**STATED EXERCISE 1**
In the passage on Malaysia's New Economic Policy, what was the estimated Malay share of corporate wealth when parliament was restored in 1971?
**STATED EXERCISE 2**
Copy everything in the passage on Malaysia's New Economic Policy from "With its ethnically" down to "the security services.", and switch "parliament" to "the legislature" wherever it occurs.
**STATED EXERCISE 3**
Resume the passage on Malaysia's New Economic Policy, starting after its last sentence.

This year marks the 50th anniversary of the most important public policy ever implemented in Malaysia, the New Economic Policy (NEP). In American terms, the closest analogy I can think of is the Voting Rights Act that ended the mass disenfranchisement of African Americans in the South. The NEP—which was presented as affirmative action for the country’s Malay Muslim majority—has altered the political landscape forever. For Malaysians, unfortunately, it has also poisoned ethnic and personal relations in a way that now defines the country’s polity and economy.

Malaysia is a small peninsular nation in Southeast Asia with a population of 33 million, located south of Thailand and north of Indonesia. About 60% of the population are Malays and Muslims. The bulk of the non-Malays are Chinese (about 25% of the population) and Indians (about 7%).

With its ethnically and religiously mixed population, Malaysia remained a British colony until it negotiated its independence in 1957 and became the Federation of Malaysia in 1963. In 1969, widespread ethnic riots broke out after a disputed election, and thousands died. The country was put under emergency rule and parliament was suspended. In 1971 parliament was restored, and the government decided that the cause of the riots was the yawning economic disparity between Malays and non-Malays. The Malay share of corporate wealth then was estimated to be 2.4%, and the Chinese 34%, with the remainder said to rest in foreign hands. The professions were also dominated by non-Malays, while Malays mostly ran the civil service and the security services.

This racial divide in Malaysia’s economy and society was a real and largely deliberate artifact of British colonial rule, which imported both Chinese and Indians to help run the economy under the theory that they would be easier for the British to control. After Malaysia became independent, many Chinese and Indians stayed, using their existing skill sets, prior advantages, and personal and family connections to become dominant in many nongovernment sectors.

**LISTING**
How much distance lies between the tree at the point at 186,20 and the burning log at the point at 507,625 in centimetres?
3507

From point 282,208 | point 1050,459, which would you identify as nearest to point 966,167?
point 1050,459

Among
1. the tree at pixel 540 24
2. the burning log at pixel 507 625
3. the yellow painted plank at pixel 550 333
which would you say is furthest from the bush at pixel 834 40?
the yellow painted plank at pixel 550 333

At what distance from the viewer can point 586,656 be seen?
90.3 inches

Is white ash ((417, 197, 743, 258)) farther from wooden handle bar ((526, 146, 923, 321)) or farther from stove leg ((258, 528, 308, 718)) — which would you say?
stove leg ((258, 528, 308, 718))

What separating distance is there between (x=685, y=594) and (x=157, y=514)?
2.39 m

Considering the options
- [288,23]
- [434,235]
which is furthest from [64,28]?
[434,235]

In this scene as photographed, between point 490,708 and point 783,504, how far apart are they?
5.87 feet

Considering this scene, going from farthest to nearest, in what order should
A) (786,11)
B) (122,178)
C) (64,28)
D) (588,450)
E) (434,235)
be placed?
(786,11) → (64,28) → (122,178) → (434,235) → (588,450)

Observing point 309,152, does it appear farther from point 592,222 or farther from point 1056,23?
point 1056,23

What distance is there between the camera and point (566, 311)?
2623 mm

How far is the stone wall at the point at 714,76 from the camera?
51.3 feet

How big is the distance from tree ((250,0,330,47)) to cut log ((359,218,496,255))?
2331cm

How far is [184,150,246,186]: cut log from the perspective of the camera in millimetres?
...
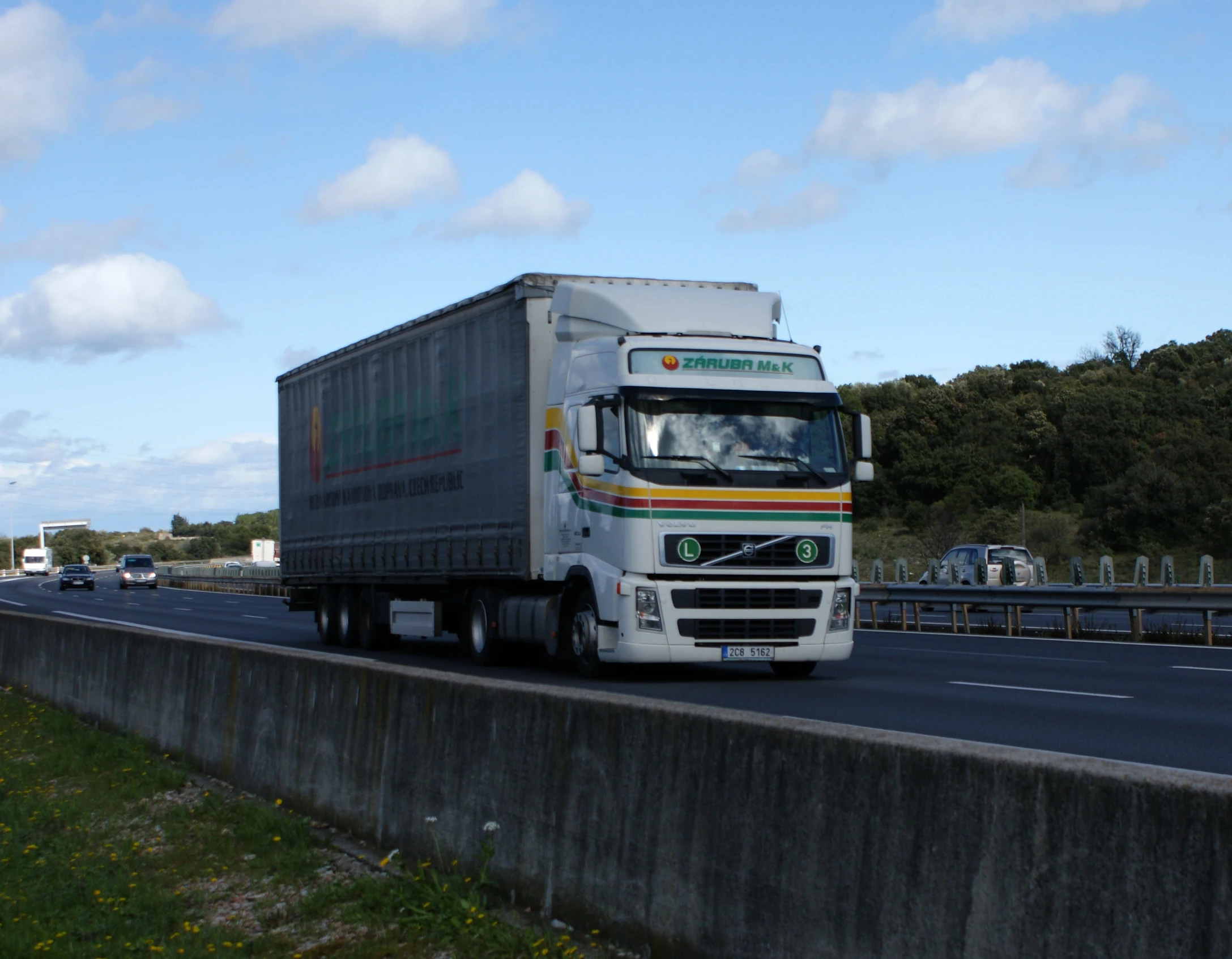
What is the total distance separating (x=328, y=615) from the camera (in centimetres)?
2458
---
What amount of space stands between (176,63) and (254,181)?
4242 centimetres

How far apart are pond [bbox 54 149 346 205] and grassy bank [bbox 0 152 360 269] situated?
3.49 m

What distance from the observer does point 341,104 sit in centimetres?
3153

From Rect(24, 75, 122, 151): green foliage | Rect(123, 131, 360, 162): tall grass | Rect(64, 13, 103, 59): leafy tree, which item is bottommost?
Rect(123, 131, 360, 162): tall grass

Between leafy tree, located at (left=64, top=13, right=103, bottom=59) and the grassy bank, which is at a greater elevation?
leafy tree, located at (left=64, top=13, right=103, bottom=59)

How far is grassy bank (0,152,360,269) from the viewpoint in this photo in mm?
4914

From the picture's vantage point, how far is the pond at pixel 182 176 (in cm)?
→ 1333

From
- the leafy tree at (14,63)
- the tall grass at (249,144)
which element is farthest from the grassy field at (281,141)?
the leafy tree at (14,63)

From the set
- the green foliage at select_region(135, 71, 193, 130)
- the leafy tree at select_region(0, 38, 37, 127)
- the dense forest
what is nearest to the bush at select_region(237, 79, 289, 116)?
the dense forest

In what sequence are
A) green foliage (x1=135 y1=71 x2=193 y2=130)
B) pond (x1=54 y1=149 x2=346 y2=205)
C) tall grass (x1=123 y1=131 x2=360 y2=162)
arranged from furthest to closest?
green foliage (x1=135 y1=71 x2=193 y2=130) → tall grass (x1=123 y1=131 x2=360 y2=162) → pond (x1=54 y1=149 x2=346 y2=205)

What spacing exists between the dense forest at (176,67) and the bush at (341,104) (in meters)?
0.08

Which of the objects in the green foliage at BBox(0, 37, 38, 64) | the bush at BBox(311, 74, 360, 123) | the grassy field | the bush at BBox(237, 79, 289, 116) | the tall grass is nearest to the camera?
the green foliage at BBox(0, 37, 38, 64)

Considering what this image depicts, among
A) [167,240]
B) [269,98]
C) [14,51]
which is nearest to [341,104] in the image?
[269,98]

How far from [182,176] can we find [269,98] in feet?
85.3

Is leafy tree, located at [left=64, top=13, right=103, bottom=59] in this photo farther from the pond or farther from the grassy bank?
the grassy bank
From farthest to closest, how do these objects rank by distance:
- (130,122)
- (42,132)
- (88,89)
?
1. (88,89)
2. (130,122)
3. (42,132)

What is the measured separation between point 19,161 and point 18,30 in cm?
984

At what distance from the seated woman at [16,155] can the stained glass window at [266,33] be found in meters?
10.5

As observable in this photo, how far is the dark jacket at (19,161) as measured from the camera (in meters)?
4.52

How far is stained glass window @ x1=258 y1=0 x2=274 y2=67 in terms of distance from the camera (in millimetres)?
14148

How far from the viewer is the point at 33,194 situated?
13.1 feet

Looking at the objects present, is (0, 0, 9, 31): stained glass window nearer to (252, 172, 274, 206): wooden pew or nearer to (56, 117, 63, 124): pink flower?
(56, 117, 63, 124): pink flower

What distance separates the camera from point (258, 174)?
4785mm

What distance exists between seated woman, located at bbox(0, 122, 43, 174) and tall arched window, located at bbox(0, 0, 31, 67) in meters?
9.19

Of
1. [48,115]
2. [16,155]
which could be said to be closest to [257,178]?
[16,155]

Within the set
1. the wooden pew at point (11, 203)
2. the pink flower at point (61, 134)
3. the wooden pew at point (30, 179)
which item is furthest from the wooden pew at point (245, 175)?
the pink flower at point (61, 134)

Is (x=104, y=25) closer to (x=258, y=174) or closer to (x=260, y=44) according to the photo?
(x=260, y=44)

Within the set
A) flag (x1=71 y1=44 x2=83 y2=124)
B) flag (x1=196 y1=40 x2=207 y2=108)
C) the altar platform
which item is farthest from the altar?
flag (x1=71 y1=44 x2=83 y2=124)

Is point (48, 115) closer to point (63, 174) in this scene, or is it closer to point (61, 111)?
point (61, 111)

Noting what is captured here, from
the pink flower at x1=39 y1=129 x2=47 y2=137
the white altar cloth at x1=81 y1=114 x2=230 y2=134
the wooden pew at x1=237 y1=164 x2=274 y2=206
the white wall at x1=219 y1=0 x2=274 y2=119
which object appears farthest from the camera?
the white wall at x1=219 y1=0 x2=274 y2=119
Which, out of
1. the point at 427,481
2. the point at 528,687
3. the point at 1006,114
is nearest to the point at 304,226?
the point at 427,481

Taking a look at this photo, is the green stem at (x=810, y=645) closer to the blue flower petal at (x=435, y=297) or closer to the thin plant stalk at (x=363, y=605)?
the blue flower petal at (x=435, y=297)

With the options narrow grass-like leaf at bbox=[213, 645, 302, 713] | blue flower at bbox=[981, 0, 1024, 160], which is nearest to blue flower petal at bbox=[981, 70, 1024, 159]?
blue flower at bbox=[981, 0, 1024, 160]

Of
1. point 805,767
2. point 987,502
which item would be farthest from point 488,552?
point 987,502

**WRITTEN RESPONSE 1**
About 2.4%.

**WRITTEN RESPONSE 2**
With its ethnically and religiously mixed population, Malaysia remained a British colony until it negotiated its independence in 1957 and became the Federation of Malaysia in 1963. In 1969, widespread ethnic riots broke out after a disputed election, and thousands died. The country was put under emergency rule and the legislature was suspended. In 1971 the legislature was restored, and the government decided that the cause of the riots was the yawning economic disparity between Malays and non-Malays. The Malay share of corporate wealth then was estimated to be 2.4%, and the Chinese 34%, with the remainder said to rest in foreign hands. The professions were also dominated by non-Malays, while Malays mostly ran the civil service and the security services.

**WRITTEN RESPONSE 3**
To remedy this situation, the government promulgated the NEP in 1971. The NEP had two main aims: to eradicate poverty regardless of race, and to “restructure society” so that all ethnic groups would be represented in every profession and throughout the economy. Initially the policy had wide public support, as the political establishment realized that political stability depended on all ethnic groups having a stake in the economy. The Malay community was legally given a 30% minimum share across all economic and social spheres, with quotas imposed to ensure that it was represented in all professions. Many government procurements and licenses were reserved for Malay businesses. The establishment recognized that the situation of the Malay community was very much a legacy of colonialism, and that an affirmative action program like the NEP could “correct” a historical inequality.

The NEP went from being a redistributionist tool intended to correct a specific set of historical wrongs to becoming a monster with a life of its own.

Yet within a short time, the NEP program went from being a redistributionist tool intended to correct a specific set of historical wrongs to becoming a monster with a life of its own. As the 1970s wore on, the feeling rose among the Malay establishment that the country’s multiracial experiment was not working for them; instead, they wanted to reconstitute Malaysia as a Malay state. As the NEP set aside billions to promote the Malay community via direct subsidies, the country’s Malay elite quickly found that almost anything could be justified in the name of “Malay rights” and “the Malay Agenda.”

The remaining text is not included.